▸ **Excerpt provided**:
I am doing a cohort analysis using the table TRANSACTIONS. Below is the table schema,
USER_ID NUMBER,
PAYMENT_DATE_UTC DATE,
IS_PAYMENT_ADDED BOOLEAN
Below is a quick query to see how USER_ID 12345 (an example) goes through the different cohorts based on the date filter provided,
WITH RESULT(
SELECT
USER_ID,
TO_DATE(PAYMENT_DATE_UTC) AS PAYMENT_DATE,
SUM(CASE WHEN IS_PAYMENT_ADDED=TRUE THEN 1 ELSE 0 END) AS PAYMENT_ADDED_COUNT
FROM TRANSACTIONS
GROUP BY 1,2
HAVING PAYMENT_ADDED_COUNT>=1
ORDER BY 2
)
SELECT
COUNT(DISTINCT r.USER_ID),
SUM(r.PAYMENT_ADDED_COUNT)
FROM RESULT r
WHERE r.USER_ID=12345
AND (r.PAYMENT_DATE>='2021-02-01' AND r.PAYMENT_DATE<'2021-02-15')
The result for this query with the time frame (two weeks) would be
| 1 | 55 |
and this USER_ID would be classified as a Regular User Cohort (one who has made more than 10 payments) for the provided date filter
If the same query is run with the time frame as just one day say '2021-02-07'
, the result would be
| 1 | 10 |
and this USER_ID would be classified as as Occasional User Cohort (one who has made between 1 and 10 payments) for the provided date filter
I have this below query to bucket the USER_ID’s into the two different cohorts based on the sum of the payments added,
WITH
ALL_USER_COHORT AS
(SELECT
USER_ID,
SUM(CASE WHEN IS_PAYMENT_ADDED=TRUE THEN 1 ELSE 0 END ) AS PAYMENT_ADDED_COUNT
FROM TRANSACTIONS
GROUP BY USER_ID
),
OCASSIONAL_USER_COHORT AS
(SELECT
USER_ID,
SUM(CASE WHEN IS_PAYMENT_ADDED=TRUE THEN 1 ELSE 0 END ) AS PAYMENT_ADDED_COUNT
FROM TRANSACTIONS
GROUP BY USER_ID
HAVING (PAYMENT_ADDED_COUNT>=1 AND PAYMENT_ADDED_COUNT<=10)
),
REGULAR_USER_COHORT AS
(SELECT
USER_ID,
SUM(CASE WHEN IS_PAYMENT_ADDED=TRUE THEN 1 ELSE 0 END ) AS PAYMENT_ADDED_COUNT
FROM TRANSACTIONS
GROUP BY USER_ID
HAVING PAYMENT_ADDED_COUNT>10
)
SELECT
COUNT(DISTINCT ou.USER_ID) AS "OCCASIONAL USERS",
COUNT(DISTINCT ru.USER_ID) AS "REGULAR USERS"

▸ **Task prompt**: Summarize the cohort analysis post in two sentences.

▸ **Data records**:
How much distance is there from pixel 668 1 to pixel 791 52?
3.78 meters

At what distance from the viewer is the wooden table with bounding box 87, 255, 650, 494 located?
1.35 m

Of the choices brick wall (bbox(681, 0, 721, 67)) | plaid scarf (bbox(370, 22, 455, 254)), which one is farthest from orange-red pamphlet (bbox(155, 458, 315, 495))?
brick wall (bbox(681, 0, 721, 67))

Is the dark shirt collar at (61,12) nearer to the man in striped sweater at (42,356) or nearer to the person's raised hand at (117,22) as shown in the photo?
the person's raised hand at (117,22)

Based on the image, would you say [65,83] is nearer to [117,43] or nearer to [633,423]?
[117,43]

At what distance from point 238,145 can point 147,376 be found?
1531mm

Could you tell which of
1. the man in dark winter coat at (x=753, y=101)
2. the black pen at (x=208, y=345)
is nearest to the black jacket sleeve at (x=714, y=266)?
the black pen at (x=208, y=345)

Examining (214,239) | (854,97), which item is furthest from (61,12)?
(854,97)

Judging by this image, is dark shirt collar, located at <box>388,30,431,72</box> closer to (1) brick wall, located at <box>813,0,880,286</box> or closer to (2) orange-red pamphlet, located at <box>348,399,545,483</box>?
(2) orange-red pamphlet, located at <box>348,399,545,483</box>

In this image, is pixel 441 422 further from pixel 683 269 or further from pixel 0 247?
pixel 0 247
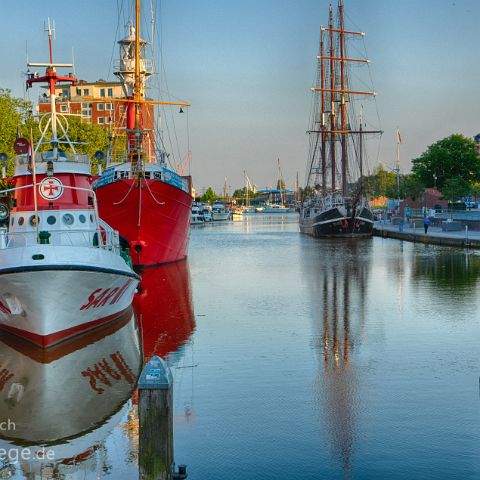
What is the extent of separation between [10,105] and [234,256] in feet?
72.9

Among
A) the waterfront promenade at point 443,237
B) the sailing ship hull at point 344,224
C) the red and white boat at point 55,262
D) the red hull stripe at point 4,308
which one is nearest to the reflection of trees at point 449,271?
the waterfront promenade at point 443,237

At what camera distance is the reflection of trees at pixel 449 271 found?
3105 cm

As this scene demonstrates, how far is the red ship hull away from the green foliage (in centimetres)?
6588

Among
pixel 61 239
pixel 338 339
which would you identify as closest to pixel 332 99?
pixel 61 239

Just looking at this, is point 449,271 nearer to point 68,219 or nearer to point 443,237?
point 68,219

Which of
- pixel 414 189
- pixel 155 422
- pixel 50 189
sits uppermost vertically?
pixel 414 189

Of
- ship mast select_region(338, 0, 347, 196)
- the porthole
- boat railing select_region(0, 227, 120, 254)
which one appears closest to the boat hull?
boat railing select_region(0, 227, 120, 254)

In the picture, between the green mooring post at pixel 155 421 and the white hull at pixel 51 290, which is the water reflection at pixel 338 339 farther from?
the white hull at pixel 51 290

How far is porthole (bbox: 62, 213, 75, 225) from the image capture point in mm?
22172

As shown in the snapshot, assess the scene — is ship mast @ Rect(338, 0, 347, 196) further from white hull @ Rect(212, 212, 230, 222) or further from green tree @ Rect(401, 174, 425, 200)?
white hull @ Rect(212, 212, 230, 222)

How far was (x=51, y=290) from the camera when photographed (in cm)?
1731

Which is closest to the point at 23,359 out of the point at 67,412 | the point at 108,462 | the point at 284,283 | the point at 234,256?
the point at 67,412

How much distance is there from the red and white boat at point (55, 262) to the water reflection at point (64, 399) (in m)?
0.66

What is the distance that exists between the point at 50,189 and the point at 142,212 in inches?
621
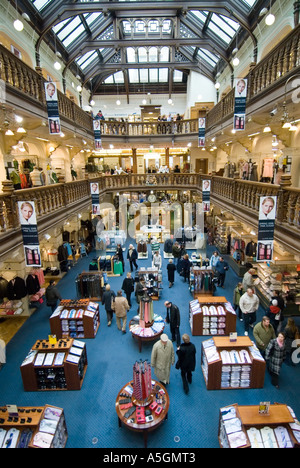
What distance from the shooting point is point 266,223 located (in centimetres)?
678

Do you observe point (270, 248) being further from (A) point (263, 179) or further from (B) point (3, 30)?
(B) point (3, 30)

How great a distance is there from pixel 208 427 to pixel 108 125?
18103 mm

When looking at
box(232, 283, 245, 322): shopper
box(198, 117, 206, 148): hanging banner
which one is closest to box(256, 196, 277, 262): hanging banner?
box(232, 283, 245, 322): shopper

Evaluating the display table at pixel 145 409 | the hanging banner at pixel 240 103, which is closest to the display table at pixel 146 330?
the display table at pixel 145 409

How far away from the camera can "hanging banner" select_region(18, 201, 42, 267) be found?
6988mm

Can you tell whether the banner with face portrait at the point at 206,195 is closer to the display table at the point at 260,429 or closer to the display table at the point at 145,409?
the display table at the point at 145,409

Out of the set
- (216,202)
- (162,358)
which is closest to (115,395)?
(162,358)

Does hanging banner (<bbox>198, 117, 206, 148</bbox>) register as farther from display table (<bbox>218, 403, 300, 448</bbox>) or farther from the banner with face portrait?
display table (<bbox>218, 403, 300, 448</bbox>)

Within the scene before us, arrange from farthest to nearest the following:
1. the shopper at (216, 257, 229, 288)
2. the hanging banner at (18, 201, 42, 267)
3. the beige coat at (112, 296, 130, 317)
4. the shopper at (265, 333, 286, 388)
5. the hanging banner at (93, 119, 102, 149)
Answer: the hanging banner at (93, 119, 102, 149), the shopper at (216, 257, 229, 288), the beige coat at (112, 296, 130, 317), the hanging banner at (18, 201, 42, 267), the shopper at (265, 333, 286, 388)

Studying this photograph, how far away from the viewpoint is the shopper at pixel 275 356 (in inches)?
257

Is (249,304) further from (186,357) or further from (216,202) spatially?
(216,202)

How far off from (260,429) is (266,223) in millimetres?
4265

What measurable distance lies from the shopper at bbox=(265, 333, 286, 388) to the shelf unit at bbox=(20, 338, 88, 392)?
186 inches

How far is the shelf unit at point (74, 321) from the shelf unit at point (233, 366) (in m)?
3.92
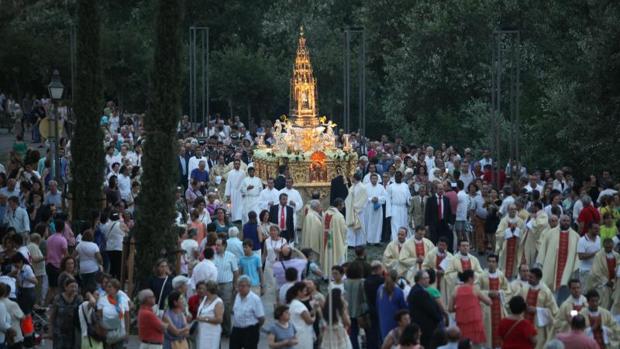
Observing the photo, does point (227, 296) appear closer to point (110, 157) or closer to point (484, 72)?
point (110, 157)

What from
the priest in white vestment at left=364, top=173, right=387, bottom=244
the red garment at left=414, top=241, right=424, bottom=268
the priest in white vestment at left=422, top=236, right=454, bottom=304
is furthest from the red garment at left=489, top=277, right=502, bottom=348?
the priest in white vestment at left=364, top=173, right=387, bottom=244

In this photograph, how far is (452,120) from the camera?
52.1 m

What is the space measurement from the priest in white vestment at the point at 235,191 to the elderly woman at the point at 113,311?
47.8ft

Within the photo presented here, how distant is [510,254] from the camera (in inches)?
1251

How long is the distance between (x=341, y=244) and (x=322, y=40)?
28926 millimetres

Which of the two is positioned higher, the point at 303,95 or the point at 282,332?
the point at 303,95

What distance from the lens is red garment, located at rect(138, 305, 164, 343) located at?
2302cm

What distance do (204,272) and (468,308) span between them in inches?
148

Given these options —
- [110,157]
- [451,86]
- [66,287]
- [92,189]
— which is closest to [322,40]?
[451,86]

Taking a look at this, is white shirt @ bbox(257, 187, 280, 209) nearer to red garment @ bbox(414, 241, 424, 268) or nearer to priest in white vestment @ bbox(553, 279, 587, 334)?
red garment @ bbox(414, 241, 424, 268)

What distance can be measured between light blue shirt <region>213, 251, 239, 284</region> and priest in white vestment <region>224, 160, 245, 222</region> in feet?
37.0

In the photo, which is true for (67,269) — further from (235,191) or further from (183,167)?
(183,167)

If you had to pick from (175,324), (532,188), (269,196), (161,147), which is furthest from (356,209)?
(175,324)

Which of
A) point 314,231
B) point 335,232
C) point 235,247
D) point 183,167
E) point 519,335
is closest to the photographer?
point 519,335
...
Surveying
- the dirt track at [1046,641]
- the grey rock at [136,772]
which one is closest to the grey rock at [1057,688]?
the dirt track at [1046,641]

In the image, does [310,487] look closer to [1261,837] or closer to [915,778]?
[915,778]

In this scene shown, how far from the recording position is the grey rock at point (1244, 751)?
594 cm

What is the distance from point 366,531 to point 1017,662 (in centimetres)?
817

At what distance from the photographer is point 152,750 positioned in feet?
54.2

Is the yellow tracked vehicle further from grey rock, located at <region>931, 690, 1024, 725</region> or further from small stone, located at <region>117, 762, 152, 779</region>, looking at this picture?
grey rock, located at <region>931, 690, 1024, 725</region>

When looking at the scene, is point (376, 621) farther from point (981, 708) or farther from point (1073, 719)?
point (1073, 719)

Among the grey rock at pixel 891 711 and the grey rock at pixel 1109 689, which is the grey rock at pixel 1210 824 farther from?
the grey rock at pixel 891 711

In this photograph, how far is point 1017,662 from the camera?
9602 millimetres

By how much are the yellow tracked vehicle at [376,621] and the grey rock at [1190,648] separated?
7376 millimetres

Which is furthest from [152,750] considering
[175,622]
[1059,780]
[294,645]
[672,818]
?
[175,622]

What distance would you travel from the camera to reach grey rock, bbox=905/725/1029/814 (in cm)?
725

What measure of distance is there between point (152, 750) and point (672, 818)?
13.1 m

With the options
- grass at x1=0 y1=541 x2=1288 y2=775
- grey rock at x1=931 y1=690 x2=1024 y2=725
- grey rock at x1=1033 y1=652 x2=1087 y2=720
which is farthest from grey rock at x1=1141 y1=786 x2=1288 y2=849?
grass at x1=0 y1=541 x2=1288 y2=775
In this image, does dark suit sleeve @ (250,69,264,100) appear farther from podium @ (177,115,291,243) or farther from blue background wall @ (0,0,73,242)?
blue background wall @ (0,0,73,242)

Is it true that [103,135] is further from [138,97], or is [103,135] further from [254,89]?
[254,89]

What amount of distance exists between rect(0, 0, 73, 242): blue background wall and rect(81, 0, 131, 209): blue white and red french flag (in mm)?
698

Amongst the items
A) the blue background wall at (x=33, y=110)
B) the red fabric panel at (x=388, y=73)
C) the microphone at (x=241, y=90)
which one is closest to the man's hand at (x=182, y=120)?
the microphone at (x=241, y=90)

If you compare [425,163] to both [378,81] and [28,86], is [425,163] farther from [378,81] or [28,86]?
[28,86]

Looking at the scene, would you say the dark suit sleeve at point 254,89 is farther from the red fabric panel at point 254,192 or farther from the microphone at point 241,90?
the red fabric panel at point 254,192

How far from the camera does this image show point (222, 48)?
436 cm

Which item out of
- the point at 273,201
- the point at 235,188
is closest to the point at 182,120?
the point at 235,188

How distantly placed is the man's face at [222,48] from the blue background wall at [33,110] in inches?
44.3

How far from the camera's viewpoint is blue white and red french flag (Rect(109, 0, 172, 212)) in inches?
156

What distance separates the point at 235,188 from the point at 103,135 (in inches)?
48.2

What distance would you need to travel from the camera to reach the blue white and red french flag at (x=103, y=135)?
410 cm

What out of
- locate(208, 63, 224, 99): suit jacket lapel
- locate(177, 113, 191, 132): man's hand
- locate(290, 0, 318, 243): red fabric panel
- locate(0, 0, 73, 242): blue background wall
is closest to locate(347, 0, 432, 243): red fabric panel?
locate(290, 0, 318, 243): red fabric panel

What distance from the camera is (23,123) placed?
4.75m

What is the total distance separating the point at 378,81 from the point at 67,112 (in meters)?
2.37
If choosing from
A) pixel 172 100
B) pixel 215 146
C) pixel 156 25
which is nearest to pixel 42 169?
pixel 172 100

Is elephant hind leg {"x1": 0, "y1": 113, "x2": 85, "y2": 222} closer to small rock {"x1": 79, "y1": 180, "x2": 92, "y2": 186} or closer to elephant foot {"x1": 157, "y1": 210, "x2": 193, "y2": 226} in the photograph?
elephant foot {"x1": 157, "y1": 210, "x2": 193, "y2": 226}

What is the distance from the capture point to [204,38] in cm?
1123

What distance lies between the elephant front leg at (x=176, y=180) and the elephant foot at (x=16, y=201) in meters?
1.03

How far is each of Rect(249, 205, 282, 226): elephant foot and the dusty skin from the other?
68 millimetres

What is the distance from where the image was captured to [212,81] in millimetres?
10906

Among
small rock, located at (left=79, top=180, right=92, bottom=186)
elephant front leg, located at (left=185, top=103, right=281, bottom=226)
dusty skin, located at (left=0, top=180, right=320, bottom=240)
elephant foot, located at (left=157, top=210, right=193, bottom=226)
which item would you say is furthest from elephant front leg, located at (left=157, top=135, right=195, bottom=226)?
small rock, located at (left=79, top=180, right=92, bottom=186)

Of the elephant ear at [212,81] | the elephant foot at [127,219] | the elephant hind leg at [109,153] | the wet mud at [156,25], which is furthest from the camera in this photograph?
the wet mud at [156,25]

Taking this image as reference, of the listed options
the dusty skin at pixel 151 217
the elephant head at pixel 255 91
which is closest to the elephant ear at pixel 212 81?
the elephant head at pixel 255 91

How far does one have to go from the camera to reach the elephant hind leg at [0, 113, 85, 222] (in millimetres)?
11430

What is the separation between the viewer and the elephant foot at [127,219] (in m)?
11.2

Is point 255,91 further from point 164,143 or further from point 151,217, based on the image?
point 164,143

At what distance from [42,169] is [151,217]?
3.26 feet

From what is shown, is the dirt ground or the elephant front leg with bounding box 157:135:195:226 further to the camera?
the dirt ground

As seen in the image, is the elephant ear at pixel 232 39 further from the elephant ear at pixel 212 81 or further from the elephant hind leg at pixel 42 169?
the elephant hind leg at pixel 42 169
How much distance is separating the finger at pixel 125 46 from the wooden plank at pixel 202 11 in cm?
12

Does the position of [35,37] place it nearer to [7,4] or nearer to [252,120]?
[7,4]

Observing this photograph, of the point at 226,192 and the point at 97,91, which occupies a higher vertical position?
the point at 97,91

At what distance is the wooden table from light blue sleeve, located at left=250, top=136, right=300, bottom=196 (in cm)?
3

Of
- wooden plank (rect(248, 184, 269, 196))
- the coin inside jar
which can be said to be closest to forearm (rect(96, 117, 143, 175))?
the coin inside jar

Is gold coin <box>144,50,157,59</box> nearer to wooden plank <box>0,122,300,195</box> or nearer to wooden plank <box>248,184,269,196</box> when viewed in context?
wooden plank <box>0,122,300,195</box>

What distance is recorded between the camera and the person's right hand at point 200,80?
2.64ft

▸ **Reply**: The cohort analysis on the TRANSACTIONS table (user ID, payment date, and a payment-added flag) shows that user 12345 has 55 payments over a two-week date filter and counts as a Regular User (more than 10 payments), but has 10 payments on a single day and counts as an Occasional User (between 1 and 10 payments). A second query is then given that buckets user IDs into these two cohorts based on the sum of payments added.